Mexican President Andres Manuel Lopez Obrador on Thursday appealed to US President Joe Biden to end sanctions against Cuba, warning the measures risked fomenting unrest.
Lopez Obrador made the plea alongside his Cuban counterpart Miguel Diaz-Canel, who was a rare guest of honor at an Independence Day military parade in Mexico City.
“Hopefully President Biden, who has sufficient political sensitivity… puts an end forever to the political grievances towards Cuba,” Lopez Obrador said.
The leftist leader called “respectfully” for Washington to lift the embargo against Cuba, arguing that “no state has the right to subdue another people, another country.”
Sanctions hurt the well-being of the Cuban people “so that they, forced by necessity, have to confront their own government,” Lopez Obrador said.
“If this perverse strategy were to succeed… it would become a vile and despicable Pyrrhic victory,” he warned.
Diaz-Canel thanked Mexico for its “solidarity” at a time when Cuba, he said, was under attack on several fronts.
As well as a US embargo and the Covid-19 pandemic, the island faces an “aggressive campaign of hatred, misinformation, manipulation and lies” on social media, he said.
It is Diaz-Canel’s first trip abroad since protests shook the island in July, leaving one dead, dozens of injuries and hundreds detained.
Mexico and Cuba have a history of close ties.
It was in Mexico that Argentine-born revolutionary Ernesto “Che” Guevara met the late Cuban leader Fidel Castro in 1955 and joined his guerrilla expedition to Cuba.
Mexico maintained diplomatic relations with Cuba even after the island was expelled from the Organization of American States in 1962.
Diaz-Canel will participate in a summit of the Community of Latin American and Caribbean States on Saturday in Mexico City.

→ **PROBLEMS AND TASKS**:
1 – Answer these questions using the article on Cuba sanctions.
(a) At what event in Mexico City was Diaz-Canel a guest of honor?
(b) Whom did Ernesto "Che" Guevara meet in Mexico in 1955?
(c) On what day will Diaz-Canel take part in the summit of the Community of Latin American and Caribbean States?
2 – Quote the article on Cuba sanctions word for word, from "As well as a" up to and including "expedition to Cuba.".

→ **INFORMATION SUPPLIED**:

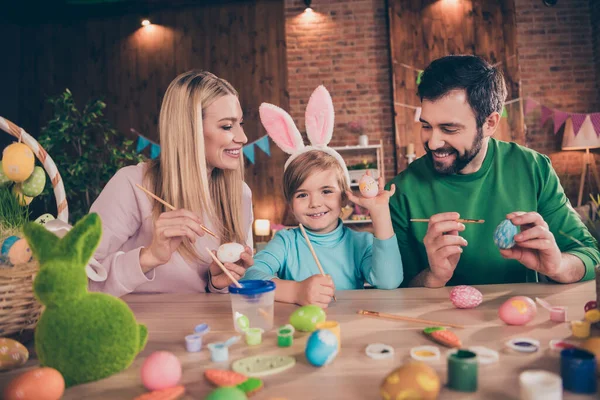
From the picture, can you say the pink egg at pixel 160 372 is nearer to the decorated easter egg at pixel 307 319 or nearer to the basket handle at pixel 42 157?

→ **SOLUTIONS TO THE TASKS**:
1 –
(a) An Independence Day military parade.
(b) Fidel Castro.
(c) Saturday.

2 –
As well as a US embargo and the Covid-19 pandemic, the island faces an “aggressive campaign of hatred, misinformation, manipulation and lies” on social media, he said.
It is Diaz-Canel’s first trip abroad since protests shook the island in July, leaving one dead, dozens of injuries and hundreds detained.
Mexico and Cuba have a history of close ties.
It was in Mexico that Argentine-born revolutionary Ernesto “Che” Guevara met the late Cuban leader Fidel Castro in 1955 and joined his guerrilla expedition to Cuba.